BEGIN Data
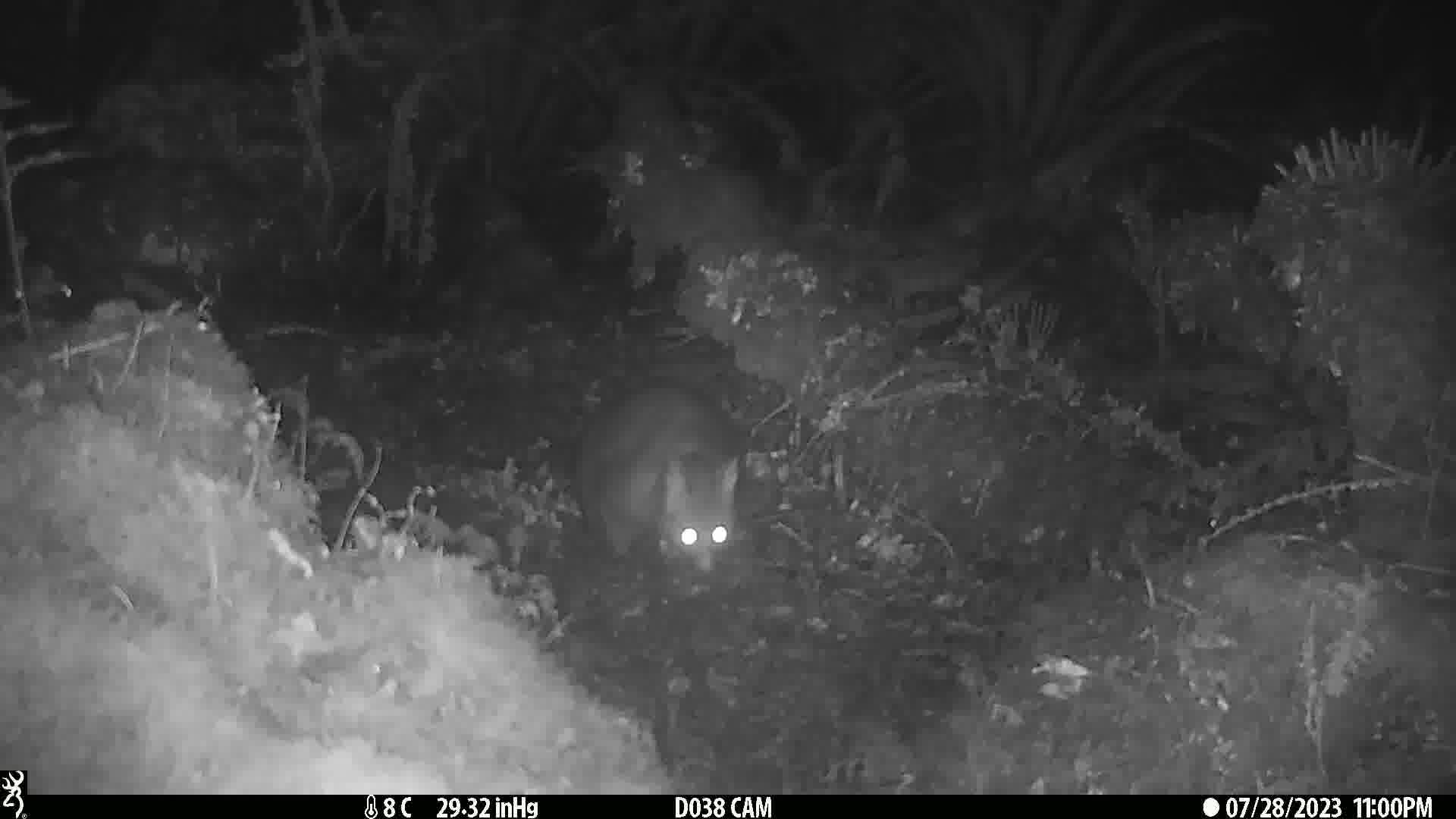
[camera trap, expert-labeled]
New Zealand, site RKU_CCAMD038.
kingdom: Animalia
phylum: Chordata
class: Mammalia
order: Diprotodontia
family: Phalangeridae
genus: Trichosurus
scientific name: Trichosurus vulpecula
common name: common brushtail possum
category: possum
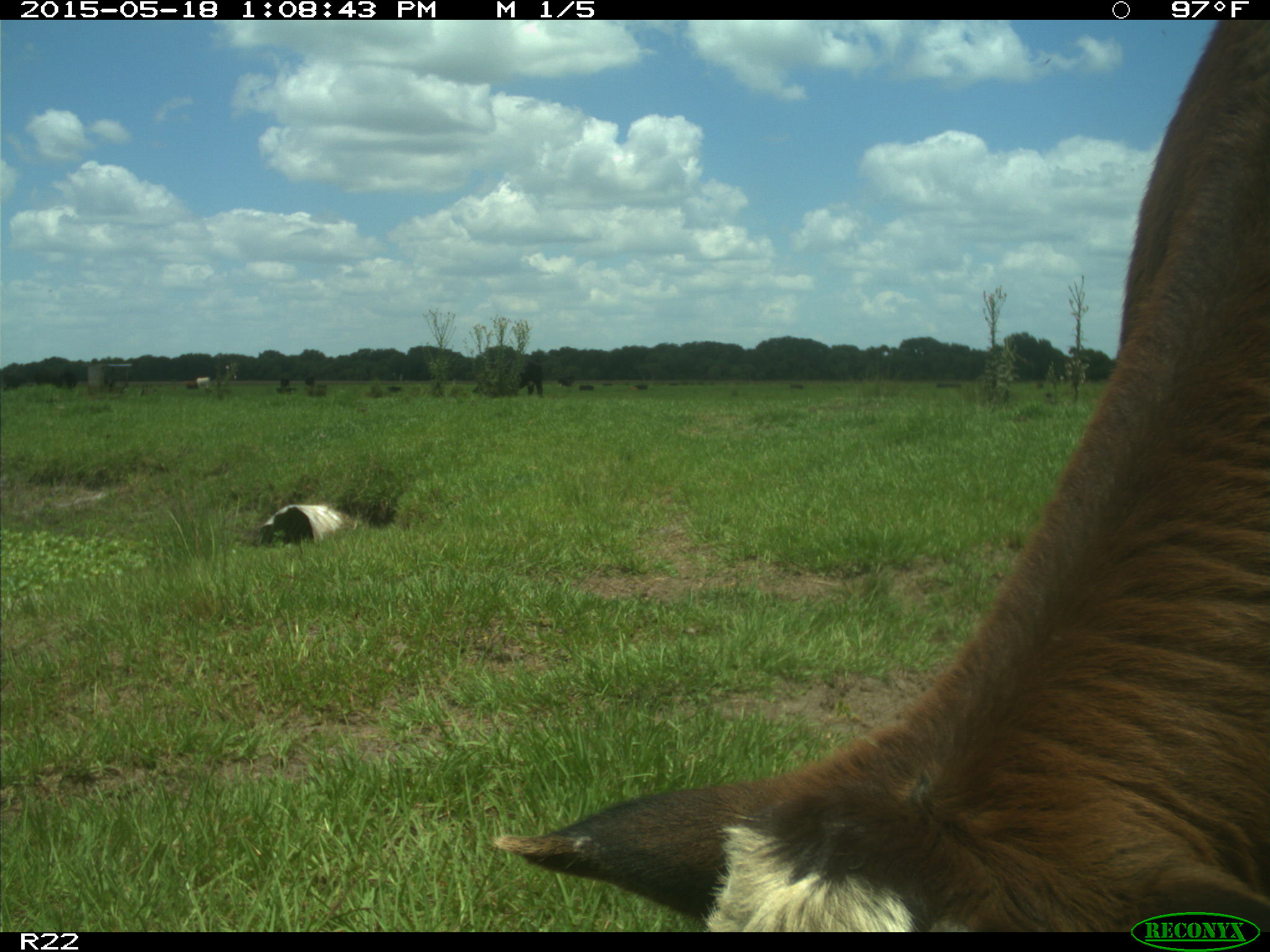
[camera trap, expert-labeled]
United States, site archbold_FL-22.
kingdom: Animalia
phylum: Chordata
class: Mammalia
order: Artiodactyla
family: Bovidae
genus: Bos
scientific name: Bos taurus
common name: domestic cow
END Data
**Task objective**.
The answer must contain only the lines from the one with "United States, site archbold_FL-22." to the end of the entries above, each written out exactly.

**Response for this exercise**.
United States, site archbold_FL-22.
kingdom: Animalia
phylum: Chordata
class: Mammalia
order: Artiodactyla
family: Bovidae
genus: Bos
scientific name: Bos taurus
common name: domestic cow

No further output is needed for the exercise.